### TEXT PASSAGE
Has the World’s Ugliest Dog Contest run its course?

peanut2

It seems like every year I’ve teetered a little closer to disliking the World’s Ugliest Dog Contest.

A cute concept at first — and one that helped remind us what a superficial thing beauty can be —  it seems to have grown into a pageant that, despite its focus on “ugliness,” inches ever closer to reflecting many of the same negative traits of purebred dog shows and beauty contests.

As the quirky little contest at the Sonoma County Fair in Petaluma has grown huge, and the title more sought after, there has been a concurrent increase in cut-throat competition, campaigning and hype.

But it’s the choice of this year’s winner that may have finally pushed me into being a fan no more. The title of World’s Ugliest Dog was won by a dog whose unusual appearance is the result of being abused.

And that troubles me.

This year’s winning dog, Peanut, a two-year-old mixed breed, is from Greenville, N.C. He was adopted from a shelter after being found abandoned and severely abused. It is suspected he was set on fire. While he’s healthy now, his eyelids, lips and patches of hair on his body were burned off, which accounts for much of his unusual appearance.

His owner, Holly Chandler, held fundraising campaigns to travel to California and enter Peanut in the contest — all, she said, to help raise awareness about animal abuse.

Given that’s a large part of this website’s mission, too, I have no problem with that cause.

I’m all for celebrating dogs who look different. I’m all for celebrating dogs who have overcome harsh odds. I’m all for abused dogs recovering and becoming rich and famous while their abusers rot in prison.

Where my discomfort comes in, I think, is placing abused animals in a “contest” context and, within that party atmosphere, picking a winner whose looks are the result of being horribly mistreated at the hands of man.

Abuse, it seems to me, should not be connected to pageantry and cash prizes, no matter how circuitous that link is.

Yesterday, I watched a local TV report about Peanut winning the contest. The anchor people, while noting Peanut had an inner beauty, laughed and joked about his appearance, as I’m sure the crowd did at the contest.

Peanut beat 24 other dogs to win the contest Friday, receiving more than double the votes the second-place dog received.

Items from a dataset

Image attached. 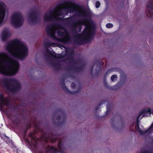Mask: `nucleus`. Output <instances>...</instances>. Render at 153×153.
I'll return each mask as SVG.
<instances>
[{
  "instance_id": "nucleus-1",
  "label": "nucleus",
  "mask_w": 153,
  "mask_h": 153,
  "mask_svg": "<svg viewBox=\"0 0 153 153\" xmlns=\"http://www.w3.org/2000/svg\"><path fill=\"white\" fill-rule=\"evenodd\" d=\"M74 11L78 16L85 17L86 16L85 11L76 6L61 4L56 7L54 10L48 11L44 15V20L45 21H61L65 15Z\"/></svg>"
},
{
  "instance_id": "nucleus-2",
  "label": "nucleus",
  "mask_w": 153,
  "mask_h": 153,
  "mask_svg": "<svg viewBox=\"0 0 153 153\" xmlns=\"http://www.w3.org/2000/svg\"><path fill=\"white\" fill-rule=\"evenodd\" d=\"M85 25V28L81 34H77L75 37L76 42L79 44L88 42L93 39L94 34L95 26L91 19H82L74 24V27L78 28L80 32L82 30V25Z\"/></svg>"
},
{
  "instance_id": "nucleus-3",
  "label": "nucleus",
  "mask_w": 153,
  "mask_h": 153,
  "mask_svg": "<svg viewBox=\"0 0 153 153\" xmlns=\"http://www.w3.org/2000/svg\"><path fill=\"white\" fill-rule=\"evenodd\" d=\"M45 30L48 35L54 40L66 44L71 42V38L65 28L51 24L46 27Z\"/></svg>"
},
{
  "instance_id": "nucleus-4",
  "label": "nucleus",
  "mask_w": 153,
  "mask_h": 153,
  "mask_svg": "<svg viewBox=\"0 0 153 153\" xmlns=\"http://www.w3.org/2000/svg\"><path fill=\"white\" fill-rule=\"evenodd\" d=\"M5 53L0 52V73L6 75H14L18 71L19 67V62L12 59L7 60L2 57H7Z\"/></svg>"
},
{
  "instance_id": "nucleus-5",
  "label": "nucleus",
  "mask_w": 153,
  "mask_h": 153,
  "mask_svg": "<svg viewBox=\"0 0 153 153\" xmlns=\"http://www.w3.org/2000/svg\"><path fill=\"white\" fill-rule=\"evenodd\" d=\"M3 83L5 88L10 93L13 94H16L21 89L20 84L14 79H5L3 81Z\"/></svg>"
},
{
  "instance_id": "nucleus-6",
  "label": "nucleus",
  "mask_w": 153,
  "mask_h": 153,
  "mask_svg": "<svg viewBox=\"0 0 153 153\" xmlns=\"http://www.w3.org/2000/svg\"><path fill=\"white\" fill-rule=\"evenodd\" d=\"M42 137L46 142H51V143H57L58 147L59 149L60 153H63V149H65L64 143L62 140H58L56 136L53 135L52 133H45L43 134Z\"/></svg>"
},
{
  "instance_id": "nucleus-7",
  "label": "nucleus",
  "mask_w": 153,
  "mask_h": 153,
  "mask_svg": "<svg viewBox=\"0 0 153 153\" xmlns=\"http://www.w3.org/2000/svg\"><path fill=\"white\" fill-rule=\"evenodd\" d=\"M13 57L22 60L27 56L28 48H6Z\"/></svg>"
},
{
  "instance_id": "nucleus-8",
  "label": "nucleus",
  "mask_w": 153,
  "mask_h": 153,
  "mask_svg": "<svg viewBox=\"0 0 153 153\" xmlns=\"http://www.w3.org/2000/svg\"><path fill=\"white\" fill-rule=\"evenodd\" d=\"M24 19L19 12L13 13L11 18V23L16 27L21 26L23 24Z\"/></svg>"
},
{
  "instance_id": "nucleus-9",
  "label": "nucleus",
  "mask_w": 153,
  "mask_h": 153,
  "mask_svg": "<svg viewBox=\"0 0 153 153\" xmlns=\"http://www.w3.org/2000/svg\"><path fill=\"white\" fill-rule=\"evenodd\" d=\"M103 65L104 63L102 61L100 60H96L94 65L92 66L91 70V73H93V68L94 66L95 65L96 67L95 70V75L97 76H99L101 73Z\"/></svg>"
},
{
  "instance_id": "nucleus-10",
  "label": "nucleus",
  "mask_w": 153,
  "mask_h": 153,
  "mask_svg": "<svg viewBox=\"0 0 153 153\" xmlns=\"http://www.w3.org/2000/svg\"><path fill=\"white\" fill-rule=\"evenodd\" d=\"M6 48H26L19 40L15 39L8 42Z\"/></svg>"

### WHAT TO WORK ON
Copy out everything in the piece on the World’s Ugliest Dog Contest from "This year’s winning" down to "with that cause.", but switch "shelter" to "rescue center".

### RESULT FOR THIS TASK
This year’s winning dog, Peanut, a two-year-old mixed breed, is from Greenville, N.C. He was adopted from a rescue center after being found abandoned and severely abused. It is suspected he was set on fire. While he’s healthy now, his eyelids, lips and patches of hair on his body were burned off, which accounts for much of his unusual appearance.

His owner, Holly Chandler, held fundraising campaigns to travel to California and enter Peanut in the contest — all, she said, to help raise awareness about animal abuse.

Given that’s a large part of this website’s mission, too, I have no problem with that cause.